ResCap also wants GMAC to contribute $350 million of ResCap notes outstanding to the mortgage lender by the end of the month and give it $150 million more in borrowings under an existing credit facility.
Asset Sales
Even if all those actions are successful, ResCap said today it will need ``to consummate in the near term certain asset sales or other capital generating actions over and above our normal mortgage finance activities to provide additional cash of $600 million by June 30.''
The company is already pursuing asset sales to help meet near-term obligations, GMAC spokeswoman Toni Simonetti said today in a phone interview.

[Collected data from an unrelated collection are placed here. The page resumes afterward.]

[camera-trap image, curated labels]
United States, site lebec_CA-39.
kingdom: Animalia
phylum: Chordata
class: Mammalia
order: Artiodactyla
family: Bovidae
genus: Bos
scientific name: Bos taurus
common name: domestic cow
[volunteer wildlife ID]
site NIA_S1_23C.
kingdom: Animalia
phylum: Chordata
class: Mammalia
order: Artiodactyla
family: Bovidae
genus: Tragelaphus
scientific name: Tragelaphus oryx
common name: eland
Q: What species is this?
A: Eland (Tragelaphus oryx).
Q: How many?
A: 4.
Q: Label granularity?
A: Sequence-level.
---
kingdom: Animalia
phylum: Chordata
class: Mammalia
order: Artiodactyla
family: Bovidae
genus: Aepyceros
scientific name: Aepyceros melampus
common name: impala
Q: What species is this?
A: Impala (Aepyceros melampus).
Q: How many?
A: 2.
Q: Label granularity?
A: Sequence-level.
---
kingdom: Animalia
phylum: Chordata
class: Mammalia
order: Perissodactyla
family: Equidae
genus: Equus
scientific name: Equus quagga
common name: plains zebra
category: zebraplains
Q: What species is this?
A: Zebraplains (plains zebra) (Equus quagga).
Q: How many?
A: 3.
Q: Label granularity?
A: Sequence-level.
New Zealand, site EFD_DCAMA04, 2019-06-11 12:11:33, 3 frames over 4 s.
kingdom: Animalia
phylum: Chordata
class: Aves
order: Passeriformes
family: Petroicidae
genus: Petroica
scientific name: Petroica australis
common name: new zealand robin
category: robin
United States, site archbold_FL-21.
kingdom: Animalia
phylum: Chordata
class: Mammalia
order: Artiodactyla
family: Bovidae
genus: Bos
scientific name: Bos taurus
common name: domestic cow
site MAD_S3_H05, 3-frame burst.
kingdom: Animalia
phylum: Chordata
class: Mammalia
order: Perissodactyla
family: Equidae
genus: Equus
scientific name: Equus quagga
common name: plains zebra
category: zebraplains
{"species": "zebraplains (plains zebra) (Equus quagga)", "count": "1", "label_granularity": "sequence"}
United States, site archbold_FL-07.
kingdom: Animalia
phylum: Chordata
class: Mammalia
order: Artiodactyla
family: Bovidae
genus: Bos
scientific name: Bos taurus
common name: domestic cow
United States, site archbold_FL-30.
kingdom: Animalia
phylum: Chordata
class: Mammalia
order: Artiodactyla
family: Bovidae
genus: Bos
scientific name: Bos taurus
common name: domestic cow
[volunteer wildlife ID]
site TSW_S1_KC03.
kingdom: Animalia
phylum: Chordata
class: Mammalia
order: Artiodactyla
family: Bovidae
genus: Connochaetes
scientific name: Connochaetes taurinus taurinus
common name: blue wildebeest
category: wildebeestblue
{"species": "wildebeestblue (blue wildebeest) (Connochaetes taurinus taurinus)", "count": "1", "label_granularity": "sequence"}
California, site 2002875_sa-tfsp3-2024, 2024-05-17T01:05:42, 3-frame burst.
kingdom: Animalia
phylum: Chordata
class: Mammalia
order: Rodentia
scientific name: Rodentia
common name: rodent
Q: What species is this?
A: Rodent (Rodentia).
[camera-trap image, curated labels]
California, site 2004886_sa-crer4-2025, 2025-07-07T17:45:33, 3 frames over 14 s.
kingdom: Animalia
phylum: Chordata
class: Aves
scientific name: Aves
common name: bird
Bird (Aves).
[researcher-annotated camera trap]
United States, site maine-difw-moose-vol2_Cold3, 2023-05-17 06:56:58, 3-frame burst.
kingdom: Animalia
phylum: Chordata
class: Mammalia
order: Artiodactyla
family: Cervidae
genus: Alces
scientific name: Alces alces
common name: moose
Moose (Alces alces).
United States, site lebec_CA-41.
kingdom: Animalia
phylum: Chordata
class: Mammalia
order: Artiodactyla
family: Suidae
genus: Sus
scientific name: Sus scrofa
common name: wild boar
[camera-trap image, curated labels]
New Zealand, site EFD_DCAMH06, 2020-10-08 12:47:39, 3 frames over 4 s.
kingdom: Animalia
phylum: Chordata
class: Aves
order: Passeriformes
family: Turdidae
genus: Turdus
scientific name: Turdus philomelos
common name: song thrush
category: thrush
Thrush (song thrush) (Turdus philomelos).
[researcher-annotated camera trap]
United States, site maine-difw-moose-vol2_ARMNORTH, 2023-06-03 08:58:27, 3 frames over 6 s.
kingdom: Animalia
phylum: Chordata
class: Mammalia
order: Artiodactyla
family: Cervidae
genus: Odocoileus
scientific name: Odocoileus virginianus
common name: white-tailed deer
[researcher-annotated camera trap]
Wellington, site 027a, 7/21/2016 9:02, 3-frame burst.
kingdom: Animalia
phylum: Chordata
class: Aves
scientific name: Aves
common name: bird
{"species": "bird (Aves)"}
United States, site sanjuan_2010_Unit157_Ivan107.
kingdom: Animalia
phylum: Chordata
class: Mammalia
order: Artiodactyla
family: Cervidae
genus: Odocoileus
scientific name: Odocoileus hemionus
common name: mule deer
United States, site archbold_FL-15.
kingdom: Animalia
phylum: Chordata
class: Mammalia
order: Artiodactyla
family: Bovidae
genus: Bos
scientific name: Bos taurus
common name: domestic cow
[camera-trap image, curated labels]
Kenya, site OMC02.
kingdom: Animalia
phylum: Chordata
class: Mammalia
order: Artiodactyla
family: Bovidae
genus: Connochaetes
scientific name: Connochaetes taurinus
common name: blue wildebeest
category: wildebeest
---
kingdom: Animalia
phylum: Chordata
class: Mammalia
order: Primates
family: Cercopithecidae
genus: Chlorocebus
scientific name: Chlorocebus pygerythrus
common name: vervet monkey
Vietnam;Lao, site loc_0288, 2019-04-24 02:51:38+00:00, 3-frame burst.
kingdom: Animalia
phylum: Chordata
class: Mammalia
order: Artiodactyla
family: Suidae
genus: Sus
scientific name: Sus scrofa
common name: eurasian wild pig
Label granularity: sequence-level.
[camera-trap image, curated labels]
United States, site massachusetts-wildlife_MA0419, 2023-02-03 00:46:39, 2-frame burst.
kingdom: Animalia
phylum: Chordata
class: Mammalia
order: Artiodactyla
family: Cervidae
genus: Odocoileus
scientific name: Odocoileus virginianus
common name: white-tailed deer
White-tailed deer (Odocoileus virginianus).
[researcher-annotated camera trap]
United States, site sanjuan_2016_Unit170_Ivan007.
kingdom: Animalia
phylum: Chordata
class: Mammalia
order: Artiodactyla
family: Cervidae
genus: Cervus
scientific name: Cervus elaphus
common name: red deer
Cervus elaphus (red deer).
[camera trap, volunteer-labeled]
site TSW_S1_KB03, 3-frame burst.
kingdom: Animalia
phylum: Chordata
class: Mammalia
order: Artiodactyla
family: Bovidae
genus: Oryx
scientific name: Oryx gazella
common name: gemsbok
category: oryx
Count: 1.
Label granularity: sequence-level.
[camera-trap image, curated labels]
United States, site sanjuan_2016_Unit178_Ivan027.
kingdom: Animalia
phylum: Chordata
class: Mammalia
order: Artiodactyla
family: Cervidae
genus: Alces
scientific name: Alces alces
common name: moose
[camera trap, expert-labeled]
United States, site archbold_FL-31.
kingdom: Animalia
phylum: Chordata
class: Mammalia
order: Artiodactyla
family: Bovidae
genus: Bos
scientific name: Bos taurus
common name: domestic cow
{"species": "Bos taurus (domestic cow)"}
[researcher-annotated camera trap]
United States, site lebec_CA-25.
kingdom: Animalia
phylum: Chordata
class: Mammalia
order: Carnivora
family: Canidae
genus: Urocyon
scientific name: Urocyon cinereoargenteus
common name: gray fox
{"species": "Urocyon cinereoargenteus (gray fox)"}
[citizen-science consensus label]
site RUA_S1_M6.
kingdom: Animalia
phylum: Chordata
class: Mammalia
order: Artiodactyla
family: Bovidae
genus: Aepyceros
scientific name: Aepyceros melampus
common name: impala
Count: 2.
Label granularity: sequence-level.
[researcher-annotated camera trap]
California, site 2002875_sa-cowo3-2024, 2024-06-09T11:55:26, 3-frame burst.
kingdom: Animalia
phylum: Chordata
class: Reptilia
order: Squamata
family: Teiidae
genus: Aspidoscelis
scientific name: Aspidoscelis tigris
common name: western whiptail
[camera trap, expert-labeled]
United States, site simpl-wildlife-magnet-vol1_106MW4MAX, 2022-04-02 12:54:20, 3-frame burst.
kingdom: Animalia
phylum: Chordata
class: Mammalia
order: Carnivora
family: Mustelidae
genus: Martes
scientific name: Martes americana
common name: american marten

``They've got a ton of debt coming due and they have to deal with it whether they like it or not,'' said Mirko Mikelic, portfolio manager at Fifth Third Asset Management in Grand Rapids, Michigan. ``GM has already stepped up but they're not going to want to continue to do that if ultimately ResCap is going to have to file'' for bankruptcy, he said. Fifth Third has $22 billion in assets under management and doesn't own GMAC or ResCap bonds.
ResCap's $1.75 billion of 6.5 percent notes due in 2013 fell 2.5 cents to 52 cents on the dollar at 3:05 p.m. in New York, according to Trace, the bond-price reporting system of the Financial Industry Regulatory Authority. The notes yield 26 percent, or 23 percentage points more than similar-maturity Treasuries, Trace data show.
Bond Exchange
GMAC has already injected more than $2 billion of capital into ResCap. GM, the world's largest automaker, sold a 51 percent stake to the investor group led by Cerberus in 2006 as part of a plan to protect GMAC from the automaker's declining credit outlook.
Fitch Ratings, Standard & Poor's and Moody's Investors Service cut their ratings on ResCap's debt following the bond exchange announced last week.
More than 100 mortgage companies have suspended operations, closed or sold themselves since the start of 2007 amid a housing slump that bankers and real estate trade groups have called the worst since the Great Depression.
ResCap was the nation's eighth-largest home lender in 2007, according to January data from trade publication Inside Mortgage Finance. The year before, at the height of the industry's boom, ResCap ranked 12th among subprime lenders.
Subprime loans are made to people with weak credit and have the highest default rate. Overdue subprime loans set a record last year, leading to a $4.3 billion loss at ResCap.